Document extract:

How many of our colleagues actually understand what the Bill will do? Why do the Government want to avoid open and transparent debate? Why is there not a specific clause in the Bill that makes it clear? The answer is obvious: the Government are doing everything they can to avoid an explicit vote on whether the UK should leave the EEA and the single market. They are worried that there might be a parliamentary majority for a so-called soft Brexit, in which we put jobs first and anxieties about immigration and so-called sovereignty second.
I did say that I was not going to give way to anyone, so I am not going to do it again.
New clause 22 would not decide on the substantive question of EEA membership, but it would guarantee that at a future moment the House could have its say. If we do not change the Bill accordingly, we will have sold the pass.
Mr Hoyle, if you think the democratic arguments for the new clause are strong, I can tell you that the economic arguments are even stronger. The Government seem finally to have listened to business and have accepted the need for some form of interim arrangement to fill the hiatus that will exist between the conclusion of the article 50 negotiations and the signing of any new UK-EU trade deal. They claim that they want trade to continue on the same practical terms as today, for a time-limited period, even though they envisage that we will have legally come out of the European Union. That is basically an extension of EU membership, but without political representation: no British Members of the European Parliament in May 2019 and no representation at the Council of Ministers—no influence. The Government claim that that will not be the same as our remaining in the single market and customs union, although to all intents and purposes, it will be.

Problems and tasks:
A. Decide whether each statement agrees with the speech above, answering yes or no and quoting the words of the speech that settle it: (i) New clause 22 would settle the question of EEA membership. (ii) The speaker calls the economic arguments for the new clause even stronger than the democratic ones. (iii) Under the interim arrangement described, the UK would still have British Members of the European Parliament in May 2019.
B. Write out the part of the speech starting with "I did say that" and going on through "sold the pass.", word for word.

Data block:
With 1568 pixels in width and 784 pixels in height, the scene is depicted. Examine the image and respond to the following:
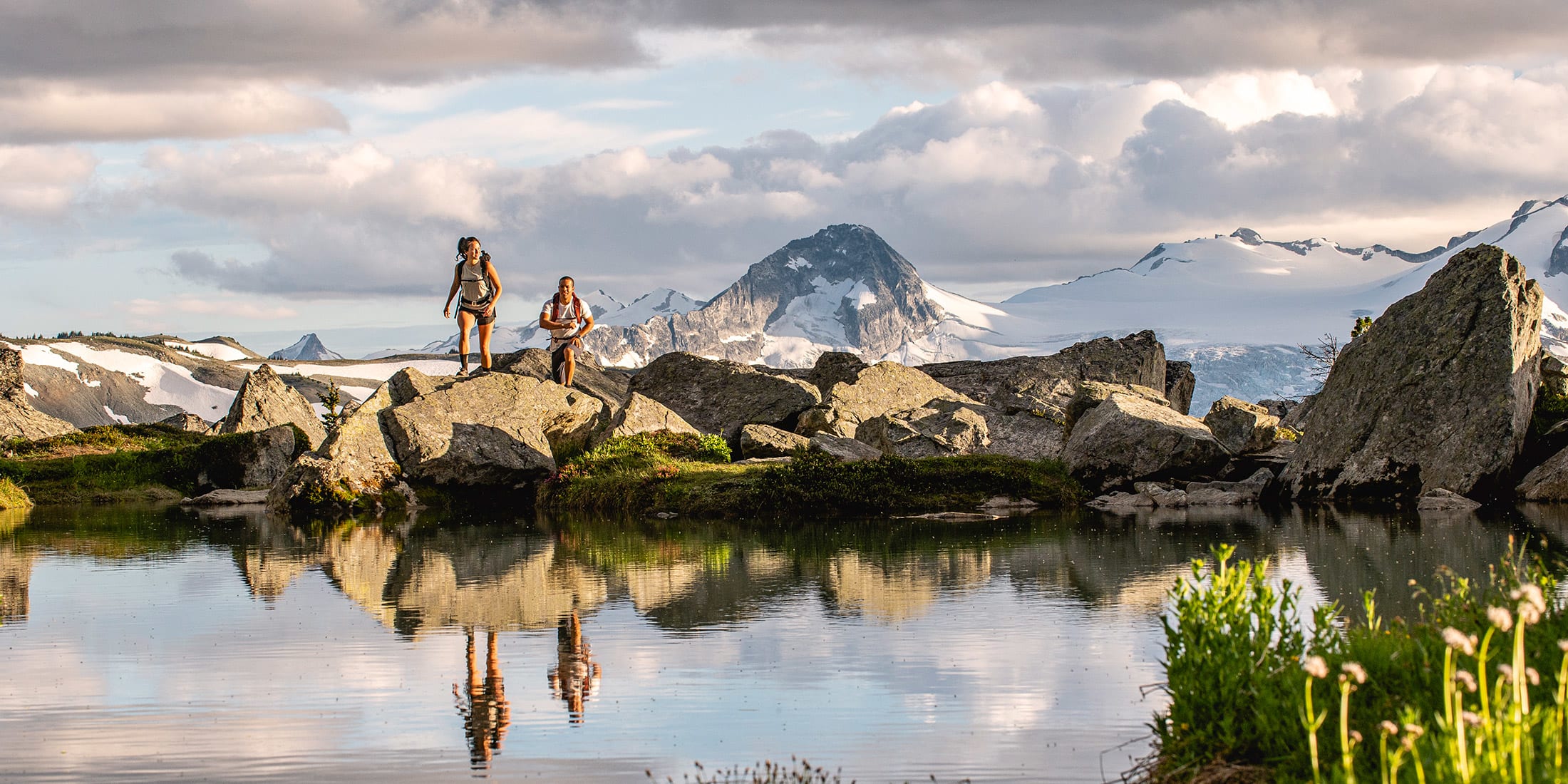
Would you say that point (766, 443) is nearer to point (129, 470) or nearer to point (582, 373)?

Problem solutions:
A.
(i) No: "New clause 22 would not decide on the substantive question of EEA membership"
(ii) Yes: "the economic arguments are even stronger"
(iii) No: "no British Members of the European Parliament in May 2019"

B.
I did say that I was not going to give way to anyone, so I am not going to do it again.
New clause 22 would not decide on the substantive question of EEA membership, but it would guarantee that at a future moment the House could have its say. If we do not change the Bill accordingly, we will have sold the pass.